À cette époque entre en jeu un autre grand bâtisseur de l’UE : François Mitterrand. Malgré l’amnésie générale, des questions sont à poser. Celui qui, en 1987, faisait flotter le drapeau européen sur les Champs Elysées, n’est-il pas celui qui estime quelques années plus tôt que la France est chez elle « des Flandres au Congo et du Sénégal au Soudan » [5] ? Garde des sceaux, n’a-t-il pas fait passer les décrets d’exception ? A-t-il, oui ou non, été de ceux qui soutinrent la torture pendant la « Sale Guerre » ?
Peut-être faut-t-il alors penser que ces deux postures d’apparence contradictoire, que sont la volonté de domination des peuples coloniaux et la création de l’Europe de Bruxelles, ne le sont peut-être pas tant que cela. Peut-être faut-il penser qu’il y a une réelle logique dans le discours du chef socialiste Francis Million, qui déclarait dans la même intervention : « Nous estimons... qu’il ne faut pas, en ce moment, dresser le problème des nationalités, mais faire disparaître ces nationalités au profit de l’internationale. Nous estimons qu’il faut chercher à constituer définitivement d’abord les Etats-Unis d’Europe et ensuite les Etats-Unis du monde », puis « nous croyons que la tactique présentée par les communistes (soutien à la lutte des peuples coloniaux) devient extrêmement dangereuse, parce que, aujourd’hui, nous en constatons les méfaits au Maroc ; demain nous ressentirons encore les mêmes méfaits en Indochine, en Tunisie, en Chine, et alors nous trouverons la civilisation européenne... en butte à l’hostilité des peuples asiatiques et africains, nous risquons de nous retrouver en présence de la plus formidable guerre que le monde ait connue » [6].
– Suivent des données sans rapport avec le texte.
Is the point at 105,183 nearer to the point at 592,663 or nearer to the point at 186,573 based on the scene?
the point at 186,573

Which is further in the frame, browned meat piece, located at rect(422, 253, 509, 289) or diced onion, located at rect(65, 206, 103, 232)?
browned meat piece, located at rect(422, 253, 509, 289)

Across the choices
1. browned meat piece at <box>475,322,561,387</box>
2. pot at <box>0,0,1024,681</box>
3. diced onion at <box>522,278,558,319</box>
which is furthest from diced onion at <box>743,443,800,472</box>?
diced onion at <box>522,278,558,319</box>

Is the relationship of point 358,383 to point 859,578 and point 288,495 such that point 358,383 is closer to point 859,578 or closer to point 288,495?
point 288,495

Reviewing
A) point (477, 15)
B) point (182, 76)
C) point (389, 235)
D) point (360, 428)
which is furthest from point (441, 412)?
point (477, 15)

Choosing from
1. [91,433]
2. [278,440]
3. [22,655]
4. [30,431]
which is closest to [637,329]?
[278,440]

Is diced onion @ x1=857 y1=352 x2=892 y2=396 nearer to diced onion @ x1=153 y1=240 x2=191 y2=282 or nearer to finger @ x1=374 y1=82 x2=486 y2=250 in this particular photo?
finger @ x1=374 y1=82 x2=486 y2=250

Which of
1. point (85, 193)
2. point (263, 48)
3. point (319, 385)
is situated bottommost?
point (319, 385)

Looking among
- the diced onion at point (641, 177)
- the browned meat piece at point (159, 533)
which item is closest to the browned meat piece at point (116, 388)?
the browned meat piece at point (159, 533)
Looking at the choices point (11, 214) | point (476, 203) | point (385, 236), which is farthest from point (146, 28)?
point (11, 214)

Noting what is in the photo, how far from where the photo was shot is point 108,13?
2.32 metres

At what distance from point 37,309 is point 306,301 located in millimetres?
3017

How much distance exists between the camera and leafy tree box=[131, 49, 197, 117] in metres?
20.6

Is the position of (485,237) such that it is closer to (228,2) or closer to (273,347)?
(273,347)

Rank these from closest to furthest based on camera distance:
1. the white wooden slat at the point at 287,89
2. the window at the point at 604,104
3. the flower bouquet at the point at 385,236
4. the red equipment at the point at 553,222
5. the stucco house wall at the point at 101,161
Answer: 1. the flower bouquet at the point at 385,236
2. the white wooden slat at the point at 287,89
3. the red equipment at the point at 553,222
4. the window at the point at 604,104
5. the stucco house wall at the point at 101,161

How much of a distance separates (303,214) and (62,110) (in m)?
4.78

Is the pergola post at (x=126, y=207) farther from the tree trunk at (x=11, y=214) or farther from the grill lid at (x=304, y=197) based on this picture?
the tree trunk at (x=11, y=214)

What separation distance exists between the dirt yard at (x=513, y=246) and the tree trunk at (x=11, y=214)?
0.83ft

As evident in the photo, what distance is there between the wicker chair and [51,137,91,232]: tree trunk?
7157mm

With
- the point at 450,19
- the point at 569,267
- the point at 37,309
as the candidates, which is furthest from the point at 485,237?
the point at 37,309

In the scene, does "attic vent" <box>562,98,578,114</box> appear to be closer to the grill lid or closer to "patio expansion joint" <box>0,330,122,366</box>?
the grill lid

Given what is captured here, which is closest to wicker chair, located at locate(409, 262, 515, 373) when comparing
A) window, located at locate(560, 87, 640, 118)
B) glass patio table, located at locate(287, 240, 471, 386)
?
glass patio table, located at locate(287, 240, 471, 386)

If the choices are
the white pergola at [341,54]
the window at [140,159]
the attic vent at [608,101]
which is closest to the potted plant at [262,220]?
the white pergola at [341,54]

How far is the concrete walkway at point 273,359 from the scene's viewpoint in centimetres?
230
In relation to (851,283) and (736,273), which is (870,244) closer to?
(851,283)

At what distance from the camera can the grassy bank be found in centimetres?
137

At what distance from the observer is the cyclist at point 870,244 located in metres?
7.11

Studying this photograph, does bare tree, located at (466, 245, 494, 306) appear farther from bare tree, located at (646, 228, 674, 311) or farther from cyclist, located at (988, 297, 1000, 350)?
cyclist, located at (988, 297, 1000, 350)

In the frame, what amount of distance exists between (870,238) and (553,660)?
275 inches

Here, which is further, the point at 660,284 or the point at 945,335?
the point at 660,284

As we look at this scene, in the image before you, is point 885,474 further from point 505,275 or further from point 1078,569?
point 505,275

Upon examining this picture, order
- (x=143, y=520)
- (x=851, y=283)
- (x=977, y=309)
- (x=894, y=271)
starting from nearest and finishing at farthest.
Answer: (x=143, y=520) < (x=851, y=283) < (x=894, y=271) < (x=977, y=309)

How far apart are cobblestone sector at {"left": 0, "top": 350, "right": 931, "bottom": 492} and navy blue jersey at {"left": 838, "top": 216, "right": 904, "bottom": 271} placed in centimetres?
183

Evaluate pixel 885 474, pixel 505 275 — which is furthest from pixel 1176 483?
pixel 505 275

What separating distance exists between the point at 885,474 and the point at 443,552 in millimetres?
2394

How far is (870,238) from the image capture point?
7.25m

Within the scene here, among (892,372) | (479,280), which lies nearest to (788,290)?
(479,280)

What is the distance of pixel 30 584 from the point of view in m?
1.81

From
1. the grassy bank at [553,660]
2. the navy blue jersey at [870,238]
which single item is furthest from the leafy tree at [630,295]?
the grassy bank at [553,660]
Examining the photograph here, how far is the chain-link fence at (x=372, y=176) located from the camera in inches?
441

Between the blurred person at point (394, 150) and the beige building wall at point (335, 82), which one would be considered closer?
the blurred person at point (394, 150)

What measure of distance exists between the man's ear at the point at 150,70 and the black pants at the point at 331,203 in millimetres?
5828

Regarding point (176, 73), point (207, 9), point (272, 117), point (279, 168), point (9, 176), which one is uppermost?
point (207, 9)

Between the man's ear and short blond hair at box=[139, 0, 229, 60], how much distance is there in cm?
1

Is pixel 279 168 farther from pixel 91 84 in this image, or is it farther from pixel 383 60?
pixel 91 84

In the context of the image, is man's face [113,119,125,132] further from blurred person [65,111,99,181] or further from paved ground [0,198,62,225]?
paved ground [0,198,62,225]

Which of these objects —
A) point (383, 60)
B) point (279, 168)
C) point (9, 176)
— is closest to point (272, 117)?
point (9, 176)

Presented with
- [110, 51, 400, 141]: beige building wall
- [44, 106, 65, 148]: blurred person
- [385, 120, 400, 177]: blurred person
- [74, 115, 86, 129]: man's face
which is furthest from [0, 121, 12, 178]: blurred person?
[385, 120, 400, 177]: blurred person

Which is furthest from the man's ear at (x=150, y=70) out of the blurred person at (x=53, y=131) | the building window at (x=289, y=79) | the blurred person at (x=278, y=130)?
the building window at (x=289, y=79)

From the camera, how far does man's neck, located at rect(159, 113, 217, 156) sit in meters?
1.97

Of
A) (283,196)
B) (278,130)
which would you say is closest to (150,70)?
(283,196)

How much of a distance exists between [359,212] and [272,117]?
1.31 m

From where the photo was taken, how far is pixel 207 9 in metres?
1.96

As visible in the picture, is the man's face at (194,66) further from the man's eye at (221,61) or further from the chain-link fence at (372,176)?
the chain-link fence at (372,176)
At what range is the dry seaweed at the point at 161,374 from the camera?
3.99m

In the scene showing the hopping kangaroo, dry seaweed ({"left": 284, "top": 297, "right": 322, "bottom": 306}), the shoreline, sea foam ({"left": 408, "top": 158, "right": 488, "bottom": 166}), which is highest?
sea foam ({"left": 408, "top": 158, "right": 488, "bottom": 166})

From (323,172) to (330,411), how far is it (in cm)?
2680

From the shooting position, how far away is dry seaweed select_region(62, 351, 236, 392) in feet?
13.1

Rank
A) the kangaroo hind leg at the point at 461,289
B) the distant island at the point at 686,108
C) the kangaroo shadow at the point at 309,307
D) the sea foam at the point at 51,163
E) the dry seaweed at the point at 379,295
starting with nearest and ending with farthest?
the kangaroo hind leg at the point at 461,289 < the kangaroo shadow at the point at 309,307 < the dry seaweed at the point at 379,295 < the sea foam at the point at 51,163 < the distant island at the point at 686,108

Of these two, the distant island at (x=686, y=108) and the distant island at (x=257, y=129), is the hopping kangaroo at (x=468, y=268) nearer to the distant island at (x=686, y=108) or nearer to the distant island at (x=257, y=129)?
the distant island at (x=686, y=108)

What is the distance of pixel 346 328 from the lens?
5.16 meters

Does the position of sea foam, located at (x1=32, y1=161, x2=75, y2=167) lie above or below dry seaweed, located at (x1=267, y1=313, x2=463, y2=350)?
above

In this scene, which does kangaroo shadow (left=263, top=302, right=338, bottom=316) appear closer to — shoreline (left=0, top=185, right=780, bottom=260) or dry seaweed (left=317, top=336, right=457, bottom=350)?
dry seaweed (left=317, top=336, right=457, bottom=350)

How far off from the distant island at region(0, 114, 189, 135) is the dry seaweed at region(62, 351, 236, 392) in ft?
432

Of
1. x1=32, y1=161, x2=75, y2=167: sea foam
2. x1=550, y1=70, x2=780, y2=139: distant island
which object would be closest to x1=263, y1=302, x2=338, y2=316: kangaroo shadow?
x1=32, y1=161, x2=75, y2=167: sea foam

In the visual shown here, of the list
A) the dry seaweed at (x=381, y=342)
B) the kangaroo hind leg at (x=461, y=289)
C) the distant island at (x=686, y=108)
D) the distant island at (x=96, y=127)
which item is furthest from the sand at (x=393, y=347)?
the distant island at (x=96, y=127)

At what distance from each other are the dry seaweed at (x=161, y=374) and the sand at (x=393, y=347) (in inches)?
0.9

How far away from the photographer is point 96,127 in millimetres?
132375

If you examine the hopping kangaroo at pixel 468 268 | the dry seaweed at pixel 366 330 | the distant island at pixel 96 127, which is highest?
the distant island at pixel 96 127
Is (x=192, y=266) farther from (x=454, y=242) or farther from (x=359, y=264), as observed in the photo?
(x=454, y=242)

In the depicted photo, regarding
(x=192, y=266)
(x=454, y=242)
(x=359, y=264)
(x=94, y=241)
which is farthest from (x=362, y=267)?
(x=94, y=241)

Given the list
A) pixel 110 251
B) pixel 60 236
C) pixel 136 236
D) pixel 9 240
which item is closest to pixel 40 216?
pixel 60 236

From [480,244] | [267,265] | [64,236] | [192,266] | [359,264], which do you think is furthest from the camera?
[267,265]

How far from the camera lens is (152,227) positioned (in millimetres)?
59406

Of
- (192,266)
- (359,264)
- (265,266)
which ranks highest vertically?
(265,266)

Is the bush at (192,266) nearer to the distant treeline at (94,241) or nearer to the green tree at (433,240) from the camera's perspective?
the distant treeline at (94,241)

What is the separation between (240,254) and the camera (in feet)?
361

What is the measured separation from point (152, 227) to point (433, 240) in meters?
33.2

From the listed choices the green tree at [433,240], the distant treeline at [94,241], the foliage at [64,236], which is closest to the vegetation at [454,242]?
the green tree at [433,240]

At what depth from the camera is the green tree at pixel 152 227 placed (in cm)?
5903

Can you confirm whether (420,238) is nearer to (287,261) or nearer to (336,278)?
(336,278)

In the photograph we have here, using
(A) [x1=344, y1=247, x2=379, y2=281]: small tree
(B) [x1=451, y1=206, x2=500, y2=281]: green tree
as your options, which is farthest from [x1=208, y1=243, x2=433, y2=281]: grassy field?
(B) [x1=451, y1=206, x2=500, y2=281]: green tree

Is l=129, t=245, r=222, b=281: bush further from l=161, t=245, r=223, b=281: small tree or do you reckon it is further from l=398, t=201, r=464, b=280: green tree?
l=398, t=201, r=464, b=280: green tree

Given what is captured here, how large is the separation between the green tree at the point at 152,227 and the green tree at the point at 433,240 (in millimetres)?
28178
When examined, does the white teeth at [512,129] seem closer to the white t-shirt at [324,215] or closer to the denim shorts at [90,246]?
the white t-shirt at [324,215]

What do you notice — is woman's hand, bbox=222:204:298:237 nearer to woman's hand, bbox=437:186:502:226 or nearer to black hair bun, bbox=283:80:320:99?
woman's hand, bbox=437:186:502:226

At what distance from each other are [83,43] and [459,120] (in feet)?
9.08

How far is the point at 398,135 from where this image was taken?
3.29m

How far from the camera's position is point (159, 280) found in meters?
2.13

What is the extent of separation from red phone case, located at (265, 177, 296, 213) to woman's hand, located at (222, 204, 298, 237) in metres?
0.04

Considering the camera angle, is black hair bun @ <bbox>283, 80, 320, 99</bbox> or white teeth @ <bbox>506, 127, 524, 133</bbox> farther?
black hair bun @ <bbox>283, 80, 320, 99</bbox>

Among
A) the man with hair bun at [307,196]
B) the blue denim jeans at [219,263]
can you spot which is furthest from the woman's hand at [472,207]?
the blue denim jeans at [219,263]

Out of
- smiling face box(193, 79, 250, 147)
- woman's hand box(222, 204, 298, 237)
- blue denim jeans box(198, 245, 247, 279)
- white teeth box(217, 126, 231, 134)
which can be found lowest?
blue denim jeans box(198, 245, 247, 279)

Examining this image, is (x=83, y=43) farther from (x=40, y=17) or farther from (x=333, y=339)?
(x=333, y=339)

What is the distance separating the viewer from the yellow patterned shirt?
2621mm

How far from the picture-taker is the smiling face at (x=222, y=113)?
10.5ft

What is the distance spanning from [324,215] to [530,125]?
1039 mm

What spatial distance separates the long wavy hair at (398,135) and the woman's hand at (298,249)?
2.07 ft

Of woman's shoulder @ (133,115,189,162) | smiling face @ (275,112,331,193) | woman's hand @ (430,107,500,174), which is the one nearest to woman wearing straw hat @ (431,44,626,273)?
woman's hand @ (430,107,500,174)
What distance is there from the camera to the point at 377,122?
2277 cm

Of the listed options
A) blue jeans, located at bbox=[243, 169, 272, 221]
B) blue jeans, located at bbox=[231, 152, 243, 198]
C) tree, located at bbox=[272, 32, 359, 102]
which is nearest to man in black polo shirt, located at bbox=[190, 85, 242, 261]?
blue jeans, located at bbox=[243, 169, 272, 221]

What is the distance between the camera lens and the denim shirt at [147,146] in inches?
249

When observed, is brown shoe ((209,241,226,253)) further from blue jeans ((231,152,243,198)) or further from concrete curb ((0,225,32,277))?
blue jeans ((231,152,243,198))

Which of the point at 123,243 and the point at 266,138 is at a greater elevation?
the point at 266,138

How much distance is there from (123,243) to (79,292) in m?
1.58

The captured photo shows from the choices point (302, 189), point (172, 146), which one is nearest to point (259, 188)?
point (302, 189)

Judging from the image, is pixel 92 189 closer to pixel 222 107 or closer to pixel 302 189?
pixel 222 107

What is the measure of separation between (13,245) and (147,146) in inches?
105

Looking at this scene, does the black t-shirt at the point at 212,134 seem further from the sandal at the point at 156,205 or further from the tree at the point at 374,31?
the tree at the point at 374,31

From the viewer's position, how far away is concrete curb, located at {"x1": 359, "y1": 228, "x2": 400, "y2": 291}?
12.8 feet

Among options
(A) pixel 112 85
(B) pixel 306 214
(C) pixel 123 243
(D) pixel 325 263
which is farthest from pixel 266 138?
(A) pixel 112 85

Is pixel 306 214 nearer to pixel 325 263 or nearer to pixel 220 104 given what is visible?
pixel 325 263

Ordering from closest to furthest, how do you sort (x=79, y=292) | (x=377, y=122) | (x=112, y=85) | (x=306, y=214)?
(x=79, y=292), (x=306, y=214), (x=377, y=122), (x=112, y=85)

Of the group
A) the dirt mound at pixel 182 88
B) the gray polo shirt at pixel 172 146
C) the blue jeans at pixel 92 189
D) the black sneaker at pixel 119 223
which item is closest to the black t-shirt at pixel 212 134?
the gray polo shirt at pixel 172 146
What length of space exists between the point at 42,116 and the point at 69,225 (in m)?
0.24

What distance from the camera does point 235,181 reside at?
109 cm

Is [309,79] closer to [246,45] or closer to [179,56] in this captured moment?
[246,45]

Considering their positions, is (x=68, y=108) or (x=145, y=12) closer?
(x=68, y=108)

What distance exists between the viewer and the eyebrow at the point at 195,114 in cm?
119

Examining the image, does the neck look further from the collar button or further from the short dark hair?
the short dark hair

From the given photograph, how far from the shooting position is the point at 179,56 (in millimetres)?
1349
La colonisation n’était pas qu’une position de principe, s ‘appuyant sur les préjugés racistes de l’époque. Elle répondait aussi et surtout à une logique économique et sociale, qui se perpétue avec la création de l’UE, pensée comme supplétif à l’ancien empire français. L’impossibilité de proposer un système économique « alternatif » tout en restant dans le capitalisme et l’économie de marché, imposa comme seule solution viable la création de surprofit.